Fond of winning at tracks where cars reach high top speeds, Michigan shapes up well for Blaney. In his last nine starts here, the Team Penske driver fell out of the top-10 just twice, and in 2020, his own teammate took him out racing for the lead. Expect Blaney to contend today in his title-clinching Dutch Boy/Menards scheme.
As for the two top drivers outside of the Playoffs right now, my eyes are on Chris Buescher (+1300) and Ross Chastain (+1000). Buescher put on a show last year, holding off Martin Truex Jr. on a Monday to win. In need of a great run, the RFK racer could rebound in a big way today with a victory.
Ross Chastain has run well here in the NextGen era, but he doesn’t always have the results to back up his performance. United now with Kevin Harvick’s old sponsor Busch, Chastain’s beer buggy might have the extra little bit of speed necessary to find victory at NASCAR’s fastest track.
Writer’s Pick

Last week’s pick was Martin Truex Jr. The less said about Joe Gibbs Racing’s valve springs, the better.
On the other hand, this week’s pick relies on JGR Toyota engines…(perhaps I should re-think it, but what’s the fun in that?)
Bubba Wallace (+2000) holds an impressive record at Michigan, and if it weren’t for Kansas Speedway, the 23XI flagship driver could reasonably call this his best track.

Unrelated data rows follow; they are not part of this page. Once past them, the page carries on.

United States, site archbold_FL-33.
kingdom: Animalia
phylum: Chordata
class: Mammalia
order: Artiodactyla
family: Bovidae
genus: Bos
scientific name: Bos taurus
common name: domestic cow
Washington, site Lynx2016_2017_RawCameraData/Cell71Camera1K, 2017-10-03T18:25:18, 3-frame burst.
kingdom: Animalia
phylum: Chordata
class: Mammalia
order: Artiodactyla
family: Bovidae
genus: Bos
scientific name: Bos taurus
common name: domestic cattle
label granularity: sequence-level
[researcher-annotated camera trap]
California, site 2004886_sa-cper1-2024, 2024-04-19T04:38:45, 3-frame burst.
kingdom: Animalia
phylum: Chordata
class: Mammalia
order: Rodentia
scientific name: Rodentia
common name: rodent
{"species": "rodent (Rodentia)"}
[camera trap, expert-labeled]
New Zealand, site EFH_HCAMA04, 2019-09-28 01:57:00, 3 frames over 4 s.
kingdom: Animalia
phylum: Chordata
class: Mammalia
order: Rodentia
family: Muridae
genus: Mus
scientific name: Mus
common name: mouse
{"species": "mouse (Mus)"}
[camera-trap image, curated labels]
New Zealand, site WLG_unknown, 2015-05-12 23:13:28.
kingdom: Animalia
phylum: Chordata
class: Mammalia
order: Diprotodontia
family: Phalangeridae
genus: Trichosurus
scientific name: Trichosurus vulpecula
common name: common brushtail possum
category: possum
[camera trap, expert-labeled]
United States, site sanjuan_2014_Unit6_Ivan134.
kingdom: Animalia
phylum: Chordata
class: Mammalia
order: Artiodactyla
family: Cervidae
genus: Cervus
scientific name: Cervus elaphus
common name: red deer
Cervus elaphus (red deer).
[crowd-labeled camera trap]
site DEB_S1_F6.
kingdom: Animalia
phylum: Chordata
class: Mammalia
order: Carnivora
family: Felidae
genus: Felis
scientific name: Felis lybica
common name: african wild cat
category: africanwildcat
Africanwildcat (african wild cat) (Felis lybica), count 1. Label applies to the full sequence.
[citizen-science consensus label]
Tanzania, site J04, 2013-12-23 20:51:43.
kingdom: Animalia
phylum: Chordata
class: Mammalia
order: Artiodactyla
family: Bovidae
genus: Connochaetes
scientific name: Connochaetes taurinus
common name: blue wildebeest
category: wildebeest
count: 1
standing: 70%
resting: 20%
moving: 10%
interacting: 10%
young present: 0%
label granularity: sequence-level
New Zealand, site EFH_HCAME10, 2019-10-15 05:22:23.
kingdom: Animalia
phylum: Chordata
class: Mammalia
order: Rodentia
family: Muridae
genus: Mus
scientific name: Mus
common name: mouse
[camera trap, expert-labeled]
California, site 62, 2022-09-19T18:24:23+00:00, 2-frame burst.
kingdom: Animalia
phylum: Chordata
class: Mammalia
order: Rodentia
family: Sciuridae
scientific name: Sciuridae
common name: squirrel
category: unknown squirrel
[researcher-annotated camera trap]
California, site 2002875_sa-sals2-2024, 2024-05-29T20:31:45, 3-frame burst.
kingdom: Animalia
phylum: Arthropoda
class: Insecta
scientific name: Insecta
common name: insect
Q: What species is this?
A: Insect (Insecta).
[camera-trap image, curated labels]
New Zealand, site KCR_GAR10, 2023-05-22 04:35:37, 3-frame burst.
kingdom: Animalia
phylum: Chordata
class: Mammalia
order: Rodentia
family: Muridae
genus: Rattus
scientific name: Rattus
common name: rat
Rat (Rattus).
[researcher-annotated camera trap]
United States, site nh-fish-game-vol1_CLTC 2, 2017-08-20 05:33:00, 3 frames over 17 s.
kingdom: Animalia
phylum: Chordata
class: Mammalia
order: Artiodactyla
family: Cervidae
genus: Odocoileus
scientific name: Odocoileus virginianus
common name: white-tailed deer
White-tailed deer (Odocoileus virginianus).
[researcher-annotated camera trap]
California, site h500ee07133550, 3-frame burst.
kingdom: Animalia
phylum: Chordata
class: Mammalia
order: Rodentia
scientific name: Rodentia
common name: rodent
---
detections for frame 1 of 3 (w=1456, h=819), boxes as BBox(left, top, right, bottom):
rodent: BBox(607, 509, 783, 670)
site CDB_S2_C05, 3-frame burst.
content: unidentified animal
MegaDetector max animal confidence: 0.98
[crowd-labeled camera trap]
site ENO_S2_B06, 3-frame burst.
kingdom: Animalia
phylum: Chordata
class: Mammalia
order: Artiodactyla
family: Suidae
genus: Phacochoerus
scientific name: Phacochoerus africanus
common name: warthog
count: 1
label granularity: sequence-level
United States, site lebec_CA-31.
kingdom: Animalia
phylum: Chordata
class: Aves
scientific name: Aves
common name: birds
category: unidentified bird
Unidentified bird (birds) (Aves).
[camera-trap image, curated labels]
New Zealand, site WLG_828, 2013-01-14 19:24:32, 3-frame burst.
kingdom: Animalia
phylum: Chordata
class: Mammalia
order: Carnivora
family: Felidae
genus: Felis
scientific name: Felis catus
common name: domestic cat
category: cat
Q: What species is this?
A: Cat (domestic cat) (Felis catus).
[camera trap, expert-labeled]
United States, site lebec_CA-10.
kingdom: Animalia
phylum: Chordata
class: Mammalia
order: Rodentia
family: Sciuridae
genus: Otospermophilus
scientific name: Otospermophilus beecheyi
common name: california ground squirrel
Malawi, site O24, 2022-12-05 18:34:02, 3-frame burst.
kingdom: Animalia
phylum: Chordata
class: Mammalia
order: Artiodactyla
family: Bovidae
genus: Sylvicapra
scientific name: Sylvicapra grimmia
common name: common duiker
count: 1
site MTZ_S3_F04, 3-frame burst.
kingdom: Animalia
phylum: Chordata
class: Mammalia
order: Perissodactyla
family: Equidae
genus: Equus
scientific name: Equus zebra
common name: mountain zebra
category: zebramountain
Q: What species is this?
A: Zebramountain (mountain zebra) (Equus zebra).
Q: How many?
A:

The site of his thrilling Truck Series win in 2017, Michigan holds even more significance for the Alabama native as it’s the site of his first Cup Series pole position back in 2022.
Bubba spent the entire race up front and came up one spot shy of glory (and a Playoff berth) that day, but he starts close to the front yet again, rolling off the grid in fifth.
With so much going Wallace’s way in recent weeks, it’s hard to imagine he won’t contend at one of his best circuits, so I’m locking in my pick to win the race and lock himself and the McDonalds team into the Playoffs.